- Text excerpt -
The art of negotiation isn’t something many have mastered. It simply is not part of our day-to-day experience. When you walk into most retail operations (car dealerships might be the only exception), you expect to pay what the price tag says. Bigger market forces are supposed to dictate pricing and we usually expect sellers to make adjustments to remain competitive.
Market forces tend to play a limited role when gauging the overall economic impact of a vehicle crash. The cost of repairing or replacing your physical property is rather simple to assess. But if you’ve suffered physical injury in a crash, it’s much more difficult to nail down what your recovery is likely to cost. Yet, more often than not, personal injury claims settle out of court. Obtaining optimal compensation requires that you know what you will need, for how long, and have the help of a skilled negotiator on your side.
Filing Suit Isn’t Always Best
Aside from the immediate medical care that an injury victim needs, the common post-crash activity includes the making of a settlement offer. It should come from the insurance company representing the negligent party. While it might seem generous, the first offer rarely serves the victim’s best interests. The insurance company simply wants to close the case and the offer is the lowest it thinks the victim will accept. But that doesn’t mean you dash out and file a lawsuit.
To be confident that your needs are met and rights protected, it makes sense to consult an experienced attorney to learn:
- How strong your legal case is
- The outcomes of similar cases, both through settlement and trial
- What specific challenges trying the case might pose
The legal logistics are just one aspect. Other questions that deserve to be asked include:
- How quickly can a settlement be reached?
- Is the likely award from a trial going to be adequate for the victim’s needs after costs?
- What are the long-term tax implications of any settlement?
- Negotiating requires to give and take. What are you willing to forego?
- Are you willing to endure the publicity a trial could generate?
These can be delicate but are necessary questions to address as part of the review of any injury case.

- Your instructions -
Copy the part of the injury settlement text from "- Is the likely" up to and including "of any settlement?", word for word.

- Record set -
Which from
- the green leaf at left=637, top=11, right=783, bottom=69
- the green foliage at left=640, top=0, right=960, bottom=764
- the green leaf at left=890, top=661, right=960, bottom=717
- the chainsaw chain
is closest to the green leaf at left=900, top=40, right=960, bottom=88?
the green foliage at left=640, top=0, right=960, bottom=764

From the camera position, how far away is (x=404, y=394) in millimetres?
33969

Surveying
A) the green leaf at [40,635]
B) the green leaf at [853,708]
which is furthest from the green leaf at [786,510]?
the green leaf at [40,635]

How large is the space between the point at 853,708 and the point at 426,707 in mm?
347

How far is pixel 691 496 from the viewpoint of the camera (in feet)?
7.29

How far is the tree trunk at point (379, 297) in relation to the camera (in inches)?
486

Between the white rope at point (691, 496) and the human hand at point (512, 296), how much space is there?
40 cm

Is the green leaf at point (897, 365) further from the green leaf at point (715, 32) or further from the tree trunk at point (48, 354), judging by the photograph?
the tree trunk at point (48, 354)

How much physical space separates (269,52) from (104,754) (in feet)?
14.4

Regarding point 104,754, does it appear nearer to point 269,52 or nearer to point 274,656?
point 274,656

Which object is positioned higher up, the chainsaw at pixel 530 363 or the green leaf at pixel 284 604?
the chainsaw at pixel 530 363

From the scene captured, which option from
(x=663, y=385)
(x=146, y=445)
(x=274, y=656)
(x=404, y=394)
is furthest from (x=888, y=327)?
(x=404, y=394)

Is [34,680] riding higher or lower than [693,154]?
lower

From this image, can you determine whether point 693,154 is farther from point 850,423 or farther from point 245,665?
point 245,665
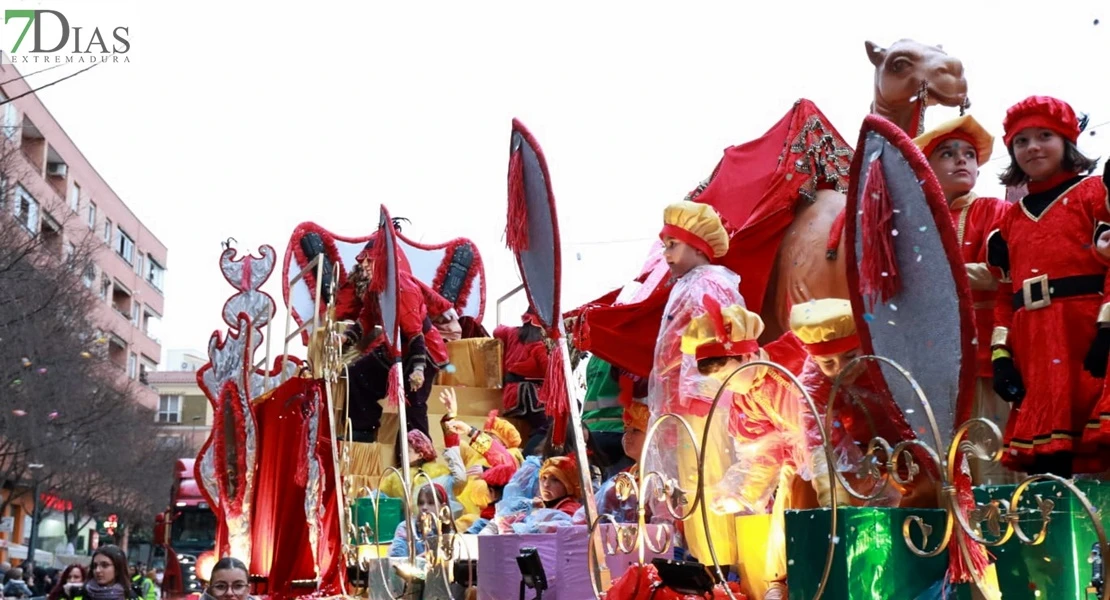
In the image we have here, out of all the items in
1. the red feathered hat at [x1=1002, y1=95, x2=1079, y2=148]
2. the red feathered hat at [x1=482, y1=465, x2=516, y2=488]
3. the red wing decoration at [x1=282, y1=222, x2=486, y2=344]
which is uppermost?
the red wing decoration at [x1=282, y1=222, x2=486, y2=344]

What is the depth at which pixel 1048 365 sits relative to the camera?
3.38 meters

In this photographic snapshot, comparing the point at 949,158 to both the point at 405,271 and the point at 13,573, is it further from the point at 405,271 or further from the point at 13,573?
the point at 13,573

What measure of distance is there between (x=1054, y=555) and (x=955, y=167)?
84.1 inches

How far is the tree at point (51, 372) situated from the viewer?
55.7 feet

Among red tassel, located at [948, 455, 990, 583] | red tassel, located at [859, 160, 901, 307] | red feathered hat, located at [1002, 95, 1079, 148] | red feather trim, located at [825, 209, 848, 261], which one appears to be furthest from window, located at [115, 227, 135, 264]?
red tassel, located at [948, 455, 990, 583]

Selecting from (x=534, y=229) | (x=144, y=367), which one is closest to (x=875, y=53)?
(x=534, y=229)

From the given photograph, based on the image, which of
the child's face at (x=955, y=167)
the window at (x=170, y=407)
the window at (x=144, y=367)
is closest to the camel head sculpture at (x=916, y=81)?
the child's face at (x=955, y=167)

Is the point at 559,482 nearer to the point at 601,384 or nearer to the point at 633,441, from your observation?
the point at 633,441

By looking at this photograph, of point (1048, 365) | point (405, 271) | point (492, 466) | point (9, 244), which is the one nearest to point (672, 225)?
point (1048, 365)

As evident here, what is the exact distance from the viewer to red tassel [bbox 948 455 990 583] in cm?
264

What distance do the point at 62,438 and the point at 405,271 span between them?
41.2 feet

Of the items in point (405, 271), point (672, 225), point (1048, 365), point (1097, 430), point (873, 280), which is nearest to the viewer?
point (873, 280)

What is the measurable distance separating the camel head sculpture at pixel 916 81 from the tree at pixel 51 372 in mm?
13146

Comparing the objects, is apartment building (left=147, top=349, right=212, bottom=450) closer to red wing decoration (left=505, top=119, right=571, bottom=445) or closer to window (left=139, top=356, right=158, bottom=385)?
window (left=139, top=356, right=158, bottom=385)
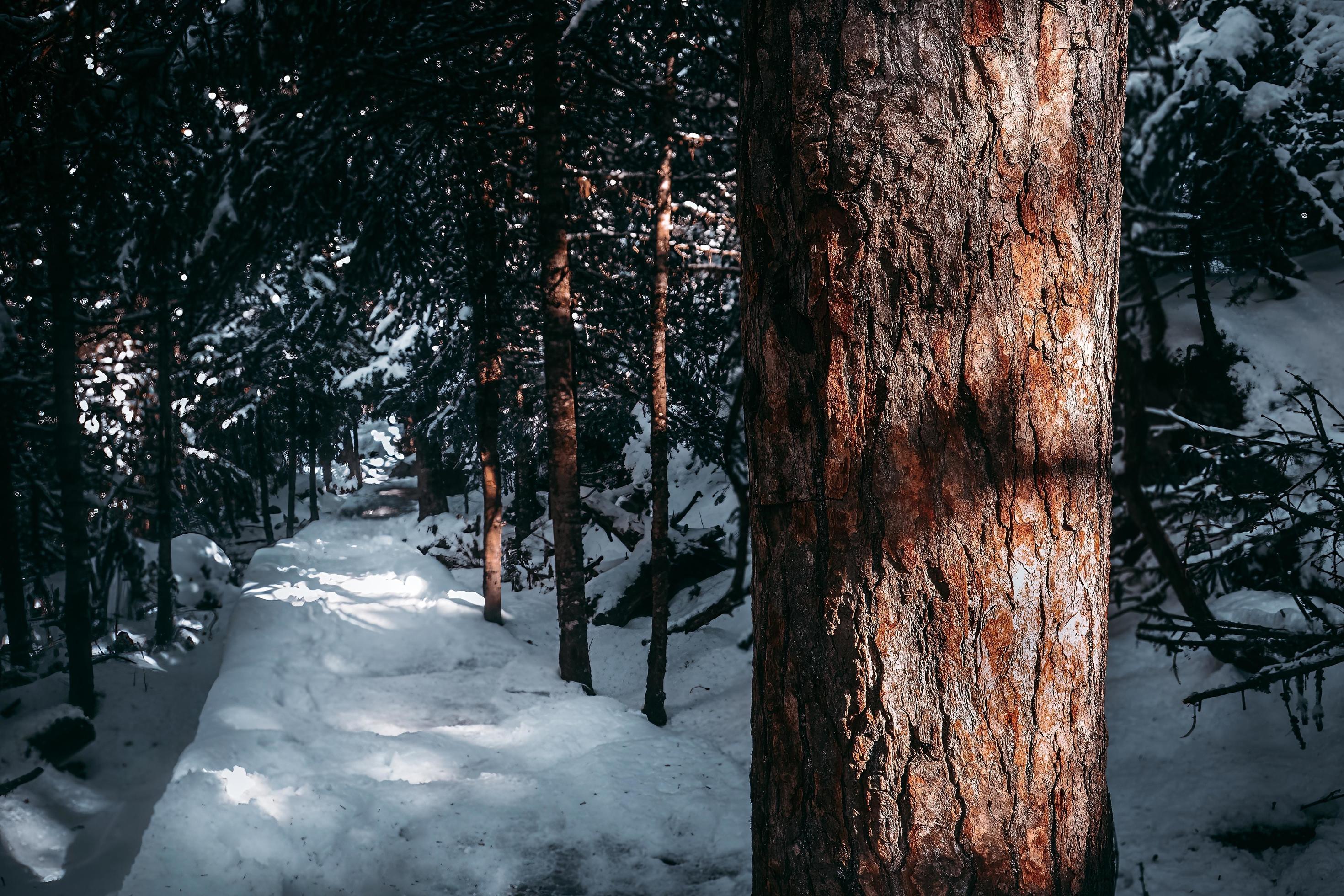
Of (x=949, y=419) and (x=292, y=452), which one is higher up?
(x=949, y=419)

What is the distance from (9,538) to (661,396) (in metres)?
8.88

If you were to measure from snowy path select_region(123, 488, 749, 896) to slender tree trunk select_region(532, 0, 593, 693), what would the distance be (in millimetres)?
776

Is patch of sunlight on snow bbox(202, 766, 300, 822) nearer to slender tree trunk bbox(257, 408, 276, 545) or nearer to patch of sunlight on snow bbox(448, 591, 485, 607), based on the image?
patch of sunlight on snow bbox(448, 591, 485, 607)

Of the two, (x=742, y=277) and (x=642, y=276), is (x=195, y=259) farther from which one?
(x=742, y=277)

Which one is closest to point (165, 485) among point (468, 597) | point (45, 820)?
point (468, 597)

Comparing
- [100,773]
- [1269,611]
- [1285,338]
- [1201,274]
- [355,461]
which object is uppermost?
[1201,274]

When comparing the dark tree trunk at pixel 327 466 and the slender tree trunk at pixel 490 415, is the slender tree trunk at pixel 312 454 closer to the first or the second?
the dark tree trunk at pixel 327 466

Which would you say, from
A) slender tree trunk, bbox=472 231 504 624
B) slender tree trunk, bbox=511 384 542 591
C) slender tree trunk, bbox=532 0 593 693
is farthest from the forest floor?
slender tree trunk, bbox=511 384 542 591

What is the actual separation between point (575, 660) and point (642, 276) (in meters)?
4.79

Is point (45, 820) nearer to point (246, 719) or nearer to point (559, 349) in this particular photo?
point (246, 719)

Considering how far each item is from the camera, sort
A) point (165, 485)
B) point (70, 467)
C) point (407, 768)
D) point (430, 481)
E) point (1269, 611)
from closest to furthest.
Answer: point (1269, 611), point (407, 768), point (70, 467), point (165, 485), point (430, 481)

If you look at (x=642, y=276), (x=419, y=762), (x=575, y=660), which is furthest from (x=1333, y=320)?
(x=419, y=762)

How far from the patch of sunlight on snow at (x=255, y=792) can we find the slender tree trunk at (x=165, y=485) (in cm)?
915

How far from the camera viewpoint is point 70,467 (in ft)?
32.2
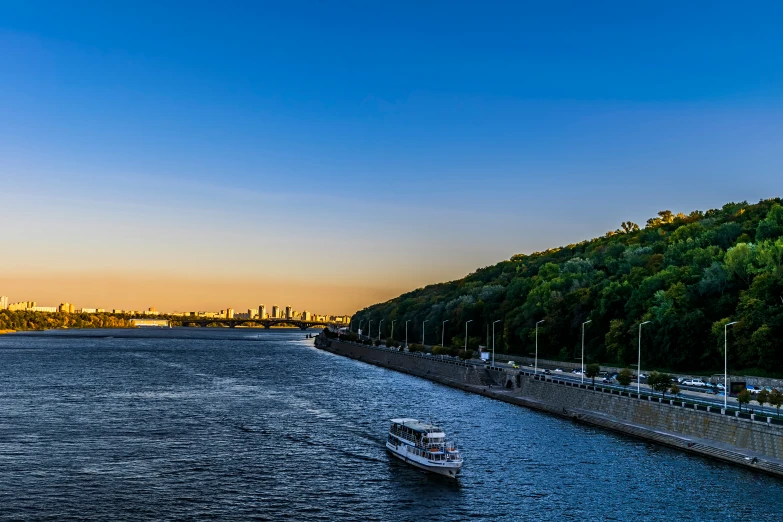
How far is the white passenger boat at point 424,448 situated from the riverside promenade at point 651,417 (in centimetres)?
1863

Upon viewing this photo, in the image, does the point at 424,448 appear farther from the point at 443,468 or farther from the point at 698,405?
the point at 698,405

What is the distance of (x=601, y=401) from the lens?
7162 centimetres

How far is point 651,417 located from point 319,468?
1160 inches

- Result of this task -
- Is the likely award from a trial going to be adequate for the victim’s needs after costs?
- What are the long-term tax implications of any settlement?